• **PROBLEMS TO WORK ON**:
1 - In the excerpt on the Ogden and Provo temples, which key innovation is said to remain intact?
2 - Name every author credited in the source citations at the end of the excerpt on the Ogden and Provo temples.
3 - Reproduce the part of the excerpt on the Ogden and Provo temples that opens with the words containing "Gregory A. Prince" and closes with "O. McKay, 270.".

• **EXCERPT PROVIDED**:
To return to Frank Gehry’s statement that the character of a civilization (or, in this situation a religious group) is displayed in its structures, we can tell whether the Ogden and Provo temples represented a worldview shift in the Latter-day Saint conception of the temple from a “sacred abode” to a “sacred machine” by observing the history and architecture of other temples built by the Church of Jesus Christ of Latter-day Saints. In this light, the twin space-age temples of Utah do not represent a new ideology within the Latter-day Saint community, but rather one part of a series of innovations to meet the needs that traditional Latter-day Saint theology created. Thus, while architectural preservationists have reason to be upset about the loss of the old Ogden and Provo temples, it is not for the specific reason that Steve Cornell and Kirk Huffaker gave. It’s more accurate to state it along the lines of what David Amott wrote: “The Provo Temple created a prototype for all temples that came after it (in the LDS Church’s effort to take the temple experience to the four corners of the world), and for that reason alone it deserves to stand.” Even with that being the case, however, the key innovation of six endowment rooms in an ellipse remains intact, since, as was noted when the renovations were underway for the Ogden Temple years ago: “When the decision was made by the First Presidency to do the renovation, there was obvious respect for [President David O.] McKay and other considered, and it is being built on the footprint of the first temple.”
 Steve Cornell and Kirk Huffaker, “LDS Should Preserve Utah’s Space Age Temples,” Salt Lake Tribune 2 April 2010. Web. 28 Oct 2012.
 Gregory A. Prince and Wm. Robert Wright, David O. McKay and the Rise of Modern Mormonism (Salt Lake City: University of Utah Press, 2005), 270.
 Prince and Wright, David O. McKay, 270.
 Doyle L. Green, “Two Temples to Be Dedicated,” Ensign January 1972.

• **GIVEN ENTRIES**:

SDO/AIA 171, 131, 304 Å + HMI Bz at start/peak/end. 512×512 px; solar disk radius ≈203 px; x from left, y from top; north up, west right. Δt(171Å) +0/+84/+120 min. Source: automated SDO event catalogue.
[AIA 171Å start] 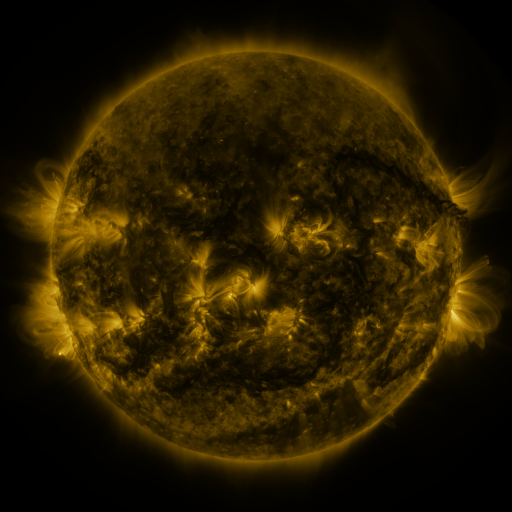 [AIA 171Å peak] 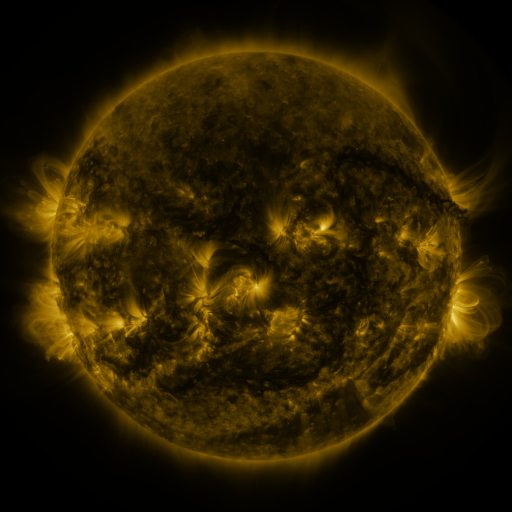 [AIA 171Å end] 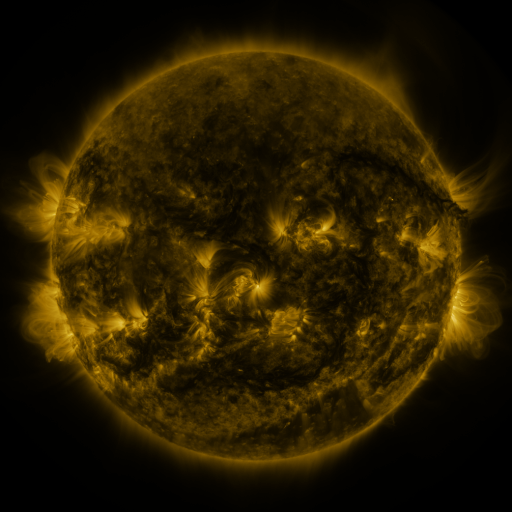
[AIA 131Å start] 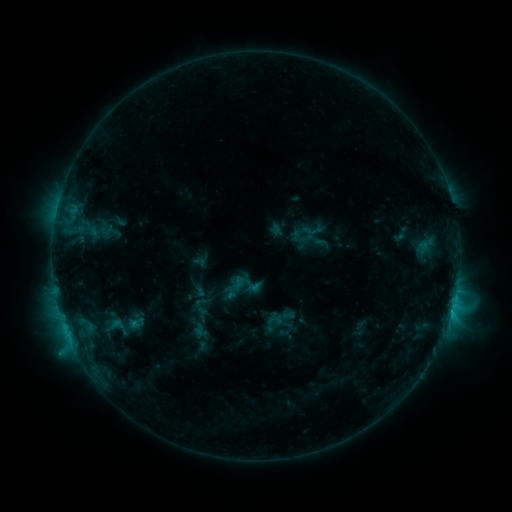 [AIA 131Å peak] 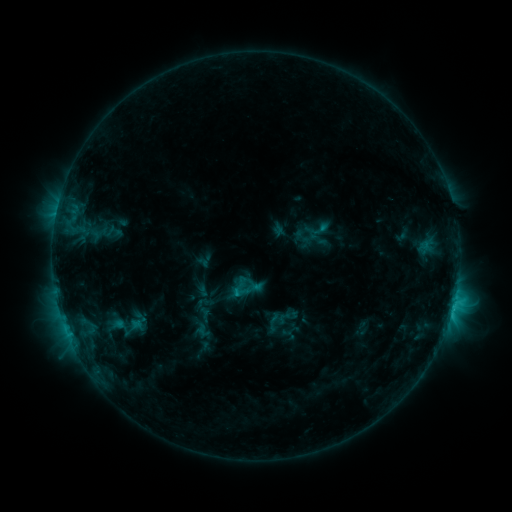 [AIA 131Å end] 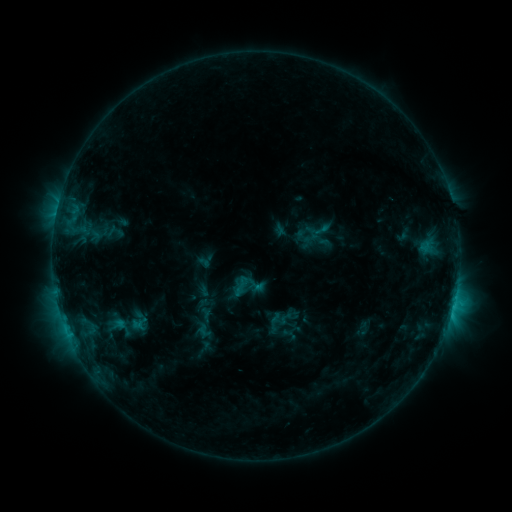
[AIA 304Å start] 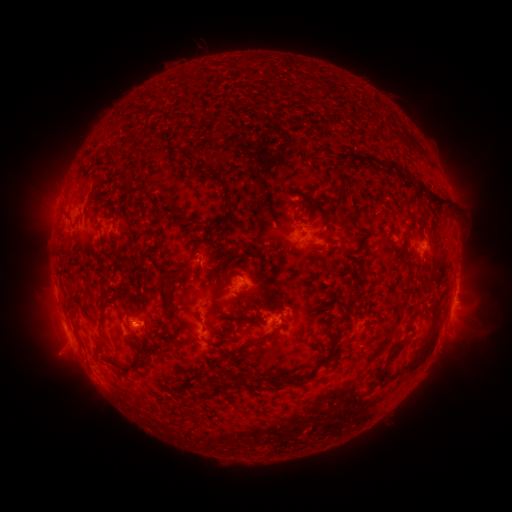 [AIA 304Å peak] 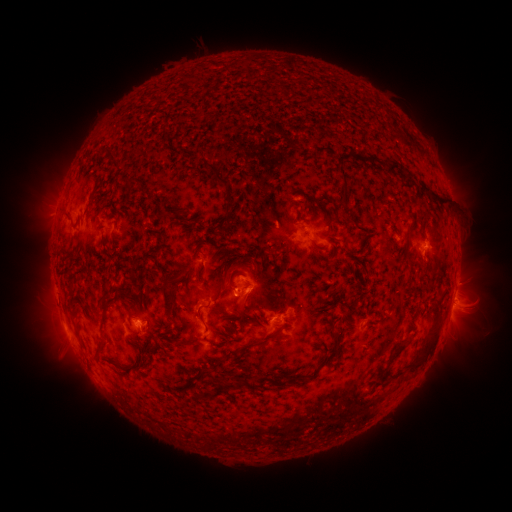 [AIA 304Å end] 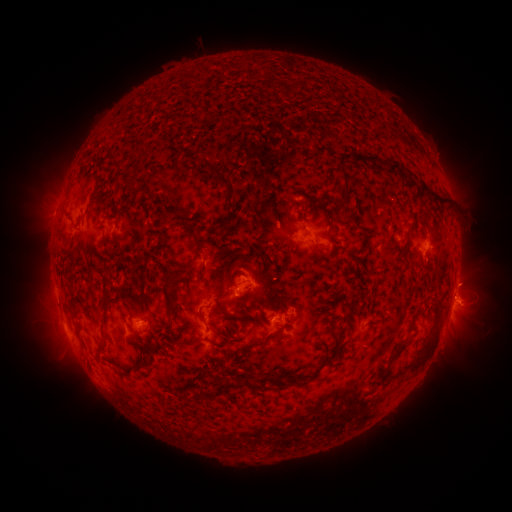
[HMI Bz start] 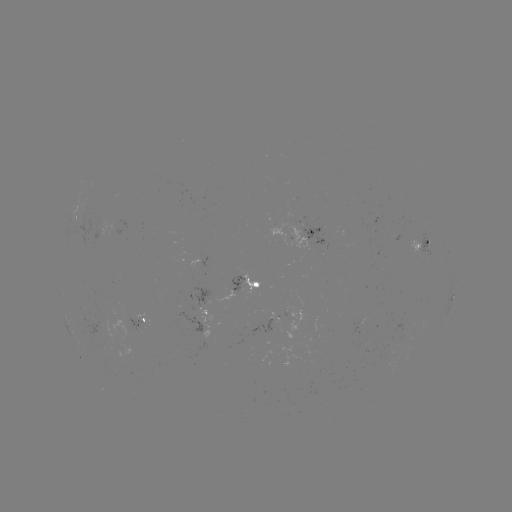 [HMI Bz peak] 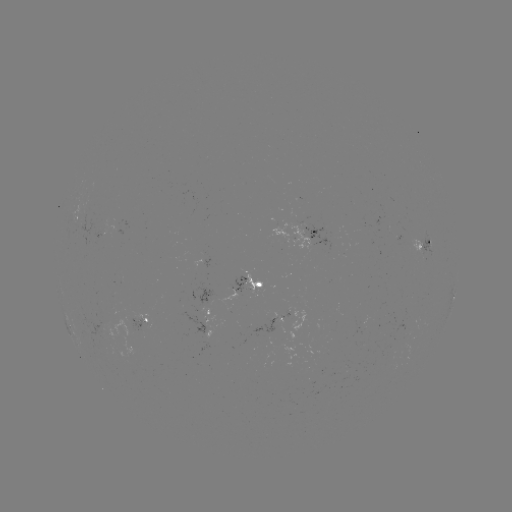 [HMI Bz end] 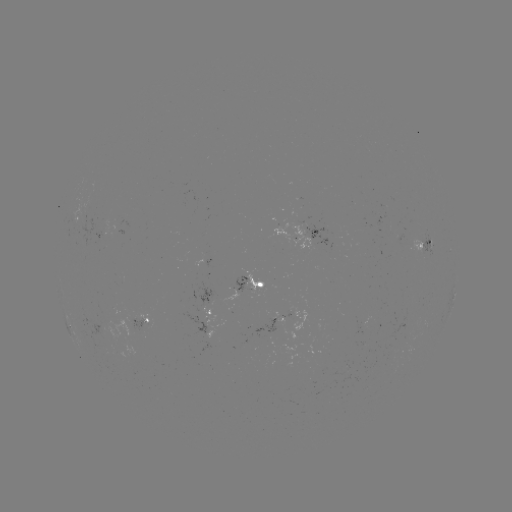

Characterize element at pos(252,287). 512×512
emerging-flux region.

• **ANSWERS TO EACH TASK**:
1 - The six endowment rooms arranged in an ellipse.

2 - Steve Cornell, Kirk Huffaker, Gregory A. Prince, Wm. Robert Wright, Doyle L. Green

3 -
Gregory A. Prince and Wm. Robert Wright, David O. McKay and the Rise of Modern Mormonism (Salt Lake City: University of Utah Press, 2005), 270.
 Prince and Wright, David O. McKay, 270.